A procedural costing ‘study’ for prices of hospital procedures was published last year by the Karnataka Knowledge Commission or Karnataka Jnana Aayoga (KJA). For the last few months, the study is being cited widely by the Association of Healthcare Providers India (AHPI), which is a large lobby group for private hospitals.
KJA’s document says, “The procedural costing study reveals that the reimbursement being made to the empanelled private hospitals for different procedures under various schemes by the government of Karnataka is far less than the actual cost incurred by these hospitals.” It also says that government schemes have different rates for the same procedure. It examined prices for 20 common procedures.
AHPI has been citing these conclusions widely to the media and in their communication with the government. The powerful lobby group claims that KJA’s study is a ‘systematic and scientific’ one. It has been using this as a basis to demand higher reimbursements for packages under the Ayushman Bharat scheme.
Private hospitals were asked by Dr Alexander Thomas, the president of the AHPI, to write individually to the CEO of the Ayushman Bharat scheme, copying the Prime Minister’s Office, the health minister and NITI Aayog, indicating that the rates for the various procedures under the scheme are ‘unrealistic, abysmally low and untenable’. Their implied threat in the letter says, “The success of this ambitious scheme would largely depend on the active inclusive involvement of the private healthcare.”

◆ **What you need to do**:
1. Decide whether each statement agrees with the text on the Karnataka costing study, answering yes or no and quoting the words that settle it: (a) The study examined prices for 20 common procedures. (b) The study was published by the Association of Healthcare Providers India. (c) AHPI has used the study to press for higher reimbursements under the Ayushman Bharat scheme.
2. List every office or person that the text on the Karnataka costing study says private hospitals were asked to write to or copy on their letters.
3. Carry on the text on the Karnataka costing study after its final sentence.
The records play no part in the work on this text.

◆ **Entries provided**:
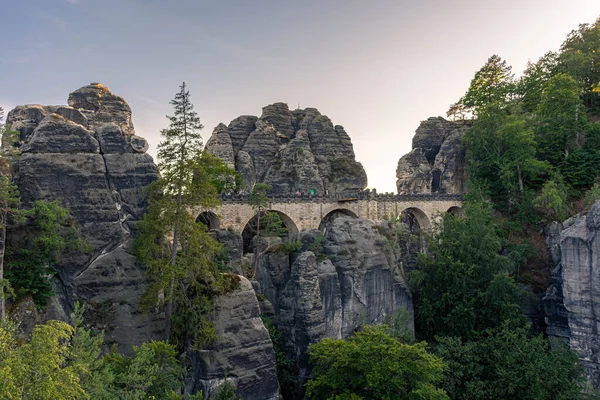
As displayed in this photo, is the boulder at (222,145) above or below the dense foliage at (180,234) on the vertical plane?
above

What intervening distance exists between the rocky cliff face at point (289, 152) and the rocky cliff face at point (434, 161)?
5.42 m

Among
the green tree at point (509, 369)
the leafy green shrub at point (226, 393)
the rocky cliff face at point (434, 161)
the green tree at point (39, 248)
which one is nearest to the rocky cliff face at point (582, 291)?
the green tree at point (509, 369)

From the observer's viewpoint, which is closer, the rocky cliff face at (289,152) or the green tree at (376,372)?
the green tree at (376,372)

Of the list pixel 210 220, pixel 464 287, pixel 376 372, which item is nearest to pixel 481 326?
pixel 464 287

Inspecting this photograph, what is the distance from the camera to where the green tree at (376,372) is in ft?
51.4

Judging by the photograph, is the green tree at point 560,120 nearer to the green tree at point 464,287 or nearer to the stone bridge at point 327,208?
the stone bridge at point 327,208

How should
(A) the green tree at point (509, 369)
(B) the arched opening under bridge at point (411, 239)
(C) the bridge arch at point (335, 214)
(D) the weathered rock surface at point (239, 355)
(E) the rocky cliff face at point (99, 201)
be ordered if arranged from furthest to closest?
(C) the bridge arch at point (335, 214) → (B) the arched opening under bridge at point (411, 239) → (E) the rocky cliff face at point (99, 201) → (A) the green tree at point (509, 369) → (D) the weathered rock surface at point (239, 355)

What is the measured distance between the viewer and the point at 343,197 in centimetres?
3778

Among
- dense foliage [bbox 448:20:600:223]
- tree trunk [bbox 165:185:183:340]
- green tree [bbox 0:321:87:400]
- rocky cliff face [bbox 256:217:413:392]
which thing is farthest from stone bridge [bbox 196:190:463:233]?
green tree [bbox 0:321:87:400]

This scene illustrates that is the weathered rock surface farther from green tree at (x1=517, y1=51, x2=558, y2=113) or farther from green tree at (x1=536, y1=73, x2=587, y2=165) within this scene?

◆ **List of answers**:
1.
(a) Yes: "It examined prices for 20 common procedures."
(b) No: "was published last year by the Karnataka Knowledge Commission or Karnataka Jnana Aayoga (KJA)"
(c) Yes: "It has been using this as a basis to demand higher reimbursements for packages under the Ayushman Bharat scheme."

2.
- The CEO of the Ayushman Bharat scheme
- The Prime Minister's Office
- The health minister
- NITI Aayog

3.
But even while the AHPI and the other major lobby group, the Indian Medical Association (IMA), are building pressure against the government, saying that the package rates which the government has fixed are unscientifically done, how scientific is the KJA document which the AHPI is waving around?
The committee was rife with conflict of interest
First of all, it is not clear why a document titled ‘Karnataka Public Health Policy,’ prepared by the KJA, should have a costing ‘study’ at all. The ‘study’ being promoted by the AHPI is one chapter of this ‘Public Health Policy’ document.
The insurance mode of healthcare delivery has made private and for-profit players into ‘stakeholders’ instead of seeing them as a conflict to public interest. The Cambridge English dictionary defines conflict of interest as ‘a situation in which someone cannot make a fair decision because they will be affected by the result’. According to the International Committee of Medical Journal Editors, “Public trust in the scientific process and the credibility of published articles depend in part on how transparently conflicts of interest are handled during the planning, implementation, writing, peer review, editing, and publication of scientific work.”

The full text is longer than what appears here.